南海トラフ巨大地震への備えです。
宮崎県沖に整備が進められている津波観測網「N-net」の沖合システムについて、防災科学技術研究所などは、来月1日から試験運用を開始すると発表しました。
「N-net」は、南海トラフ地震の想定震源域のうち、観測網が設置されていない高知県沖から日向灘の海底に整備が進められているもので、地震計や津波計などを備えた海底ケーブルを設置し、地震や津波の発生をいち早く検知するシステムです。

防災科学技術研究所と文科省は、沖合に位置するシステムと沿岸に位置するシステム、それぞれで敷設工事を実施してきましたが、「沖合システム」について、来月1日から試験運用を開始すると発表しました。
この整備により、地震は最大20秒ほど早く、津波は最大20分ほど早く検知できるようになるということです。

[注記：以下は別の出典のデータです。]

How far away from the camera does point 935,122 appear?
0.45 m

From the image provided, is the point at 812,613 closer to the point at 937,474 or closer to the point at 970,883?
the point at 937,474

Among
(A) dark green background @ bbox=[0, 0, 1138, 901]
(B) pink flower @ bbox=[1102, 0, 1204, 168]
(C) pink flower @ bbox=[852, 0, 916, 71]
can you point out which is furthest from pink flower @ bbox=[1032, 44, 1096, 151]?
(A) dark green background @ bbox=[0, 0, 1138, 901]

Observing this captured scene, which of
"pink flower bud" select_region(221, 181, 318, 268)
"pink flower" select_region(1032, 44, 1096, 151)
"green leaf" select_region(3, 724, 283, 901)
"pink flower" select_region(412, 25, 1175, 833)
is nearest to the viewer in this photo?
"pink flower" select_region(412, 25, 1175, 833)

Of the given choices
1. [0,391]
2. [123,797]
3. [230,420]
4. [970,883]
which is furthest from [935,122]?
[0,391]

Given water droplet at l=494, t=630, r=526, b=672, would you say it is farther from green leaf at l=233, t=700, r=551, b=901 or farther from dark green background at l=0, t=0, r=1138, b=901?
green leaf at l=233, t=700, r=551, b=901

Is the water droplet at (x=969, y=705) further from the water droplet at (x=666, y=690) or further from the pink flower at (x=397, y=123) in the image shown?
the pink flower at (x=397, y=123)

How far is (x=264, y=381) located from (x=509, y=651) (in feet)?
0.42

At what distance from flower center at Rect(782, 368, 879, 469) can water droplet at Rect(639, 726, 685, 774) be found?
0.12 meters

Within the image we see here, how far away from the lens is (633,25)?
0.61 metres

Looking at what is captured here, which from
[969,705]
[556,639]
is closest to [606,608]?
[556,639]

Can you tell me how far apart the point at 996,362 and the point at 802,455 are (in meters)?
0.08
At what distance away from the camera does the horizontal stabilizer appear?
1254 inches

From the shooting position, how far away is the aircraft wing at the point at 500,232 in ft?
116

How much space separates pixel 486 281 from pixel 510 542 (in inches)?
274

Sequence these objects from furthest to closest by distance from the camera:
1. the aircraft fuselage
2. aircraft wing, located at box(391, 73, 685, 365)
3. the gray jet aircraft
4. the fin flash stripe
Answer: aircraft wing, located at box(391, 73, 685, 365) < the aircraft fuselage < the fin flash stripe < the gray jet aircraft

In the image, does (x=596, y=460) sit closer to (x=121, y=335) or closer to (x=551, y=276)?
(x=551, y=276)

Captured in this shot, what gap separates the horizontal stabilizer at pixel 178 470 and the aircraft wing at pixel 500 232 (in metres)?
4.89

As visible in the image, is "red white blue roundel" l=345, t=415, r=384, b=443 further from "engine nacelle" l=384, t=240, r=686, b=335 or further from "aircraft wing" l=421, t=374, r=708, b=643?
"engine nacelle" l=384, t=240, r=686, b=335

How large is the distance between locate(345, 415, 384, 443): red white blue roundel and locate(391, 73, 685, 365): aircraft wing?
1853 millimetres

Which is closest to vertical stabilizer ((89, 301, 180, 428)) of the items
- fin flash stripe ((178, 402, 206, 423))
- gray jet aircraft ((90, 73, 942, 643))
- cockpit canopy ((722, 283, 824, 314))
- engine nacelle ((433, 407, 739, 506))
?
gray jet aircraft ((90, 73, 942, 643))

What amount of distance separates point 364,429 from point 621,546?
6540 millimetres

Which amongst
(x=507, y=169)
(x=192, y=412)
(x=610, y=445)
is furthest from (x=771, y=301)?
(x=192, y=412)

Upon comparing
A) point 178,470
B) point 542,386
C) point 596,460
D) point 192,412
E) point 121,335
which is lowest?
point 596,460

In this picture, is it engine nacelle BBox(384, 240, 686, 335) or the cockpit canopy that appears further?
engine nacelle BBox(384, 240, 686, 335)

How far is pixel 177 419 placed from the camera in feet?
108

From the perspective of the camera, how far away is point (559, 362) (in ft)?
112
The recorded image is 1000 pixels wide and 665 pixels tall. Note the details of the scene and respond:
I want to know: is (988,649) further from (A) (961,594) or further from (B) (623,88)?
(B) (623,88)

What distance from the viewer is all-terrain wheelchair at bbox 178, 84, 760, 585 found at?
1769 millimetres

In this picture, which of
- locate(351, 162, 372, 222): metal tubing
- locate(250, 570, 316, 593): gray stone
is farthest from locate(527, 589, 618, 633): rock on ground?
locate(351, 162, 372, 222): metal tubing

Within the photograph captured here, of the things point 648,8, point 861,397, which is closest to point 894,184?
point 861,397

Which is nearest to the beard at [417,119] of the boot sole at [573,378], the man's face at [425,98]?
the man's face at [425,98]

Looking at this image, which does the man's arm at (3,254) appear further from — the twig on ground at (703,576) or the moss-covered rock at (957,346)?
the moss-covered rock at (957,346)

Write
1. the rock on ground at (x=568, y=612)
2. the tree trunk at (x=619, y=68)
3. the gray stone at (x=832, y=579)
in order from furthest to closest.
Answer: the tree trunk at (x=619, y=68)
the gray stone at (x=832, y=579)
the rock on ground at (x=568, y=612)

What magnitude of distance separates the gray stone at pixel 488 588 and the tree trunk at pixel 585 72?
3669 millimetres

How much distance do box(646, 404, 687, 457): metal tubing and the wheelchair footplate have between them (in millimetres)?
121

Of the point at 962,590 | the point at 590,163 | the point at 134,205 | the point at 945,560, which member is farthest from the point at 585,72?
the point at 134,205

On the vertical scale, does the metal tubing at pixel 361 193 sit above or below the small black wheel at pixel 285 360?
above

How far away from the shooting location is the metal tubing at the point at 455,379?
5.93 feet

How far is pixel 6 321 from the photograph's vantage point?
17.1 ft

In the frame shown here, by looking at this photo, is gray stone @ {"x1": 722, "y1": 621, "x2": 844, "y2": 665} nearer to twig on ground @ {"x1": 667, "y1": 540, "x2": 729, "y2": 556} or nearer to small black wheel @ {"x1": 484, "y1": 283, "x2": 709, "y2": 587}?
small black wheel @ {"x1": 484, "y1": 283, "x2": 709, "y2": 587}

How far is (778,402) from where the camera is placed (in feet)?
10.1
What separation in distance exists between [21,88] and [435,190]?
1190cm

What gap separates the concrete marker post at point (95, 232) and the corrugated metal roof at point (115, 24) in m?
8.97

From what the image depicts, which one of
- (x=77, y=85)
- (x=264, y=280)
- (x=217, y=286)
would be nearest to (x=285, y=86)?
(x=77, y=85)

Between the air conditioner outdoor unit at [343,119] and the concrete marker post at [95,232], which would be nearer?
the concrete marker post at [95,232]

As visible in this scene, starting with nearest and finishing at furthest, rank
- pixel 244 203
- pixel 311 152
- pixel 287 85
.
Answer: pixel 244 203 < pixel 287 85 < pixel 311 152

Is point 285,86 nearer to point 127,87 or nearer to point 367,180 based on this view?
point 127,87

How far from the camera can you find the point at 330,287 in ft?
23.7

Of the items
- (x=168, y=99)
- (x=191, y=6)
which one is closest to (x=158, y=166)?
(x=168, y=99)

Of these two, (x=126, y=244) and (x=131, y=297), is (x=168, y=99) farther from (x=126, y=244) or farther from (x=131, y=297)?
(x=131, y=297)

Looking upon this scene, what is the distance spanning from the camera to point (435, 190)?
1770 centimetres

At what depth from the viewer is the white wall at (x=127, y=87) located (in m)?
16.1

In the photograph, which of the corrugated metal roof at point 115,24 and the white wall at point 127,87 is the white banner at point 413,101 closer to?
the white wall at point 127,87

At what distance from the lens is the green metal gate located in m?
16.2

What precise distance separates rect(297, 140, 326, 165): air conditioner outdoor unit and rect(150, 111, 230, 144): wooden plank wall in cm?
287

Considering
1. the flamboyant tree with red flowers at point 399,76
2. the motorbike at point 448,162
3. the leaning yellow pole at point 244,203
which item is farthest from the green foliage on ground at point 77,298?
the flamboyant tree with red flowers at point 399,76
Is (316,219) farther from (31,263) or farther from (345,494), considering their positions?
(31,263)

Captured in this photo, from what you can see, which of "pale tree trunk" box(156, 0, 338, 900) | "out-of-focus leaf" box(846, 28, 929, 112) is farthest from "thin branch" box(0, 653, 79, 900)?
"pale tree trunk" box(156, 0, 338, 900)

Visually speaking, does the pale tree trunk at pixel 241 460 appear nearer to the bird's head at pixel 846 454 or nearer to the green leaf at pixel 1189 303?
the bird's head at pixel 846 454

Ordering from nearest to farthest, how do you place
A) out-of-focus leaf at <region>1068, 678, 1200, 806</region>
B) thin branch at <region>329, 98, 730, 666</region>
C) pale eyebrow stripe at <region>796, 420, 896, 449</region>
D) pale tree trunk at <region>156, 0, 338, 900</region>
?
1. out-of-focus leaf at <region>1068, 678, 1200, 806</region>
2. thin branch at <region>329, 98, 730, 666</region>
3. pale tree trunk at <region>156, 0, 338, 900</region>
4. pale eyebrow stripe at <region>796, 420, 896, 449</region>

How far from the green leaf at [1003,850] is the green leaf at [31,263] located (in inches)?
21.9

また、今年の秋には、試験運用を終えて本格的に運用を開始し、防災科研はホームページに観測データを公開するほか、データを気象庁にも提供し、緊急地震速報や津波情報に活用するということです。

(スタジオ)
改めて、「N-net」とはどのようなシステムなのでしょうか。

今回、試験運用が始まる「沖合システム」ですが、沖合側のケーブルは串間市と高知県の通信施設を接続していて、その長さはおよそ900キロにわたり、地震による揺れや津波を観測する装置が18台設置されています。
この装置で観測されたデータは、ケーブルで串間市と高知県の陸上局に伝送され、防災科研のデータセンターなどに届きます。
これにより、地震の揺れや津波を今までより早く、直接検知できる仕組みとなっています。
こうした観測網は、ほかの南海トラフ震源域では整備されており、今回、「N-net」の完成により、南海トラフ震源域での空白域がなくなります。
沿岸システムも今年度中に整備が完了する予定で、今後、観測データにより、地震や津波のメカニズムの解明など、様々な防災科学技術の発展が期待されているということです。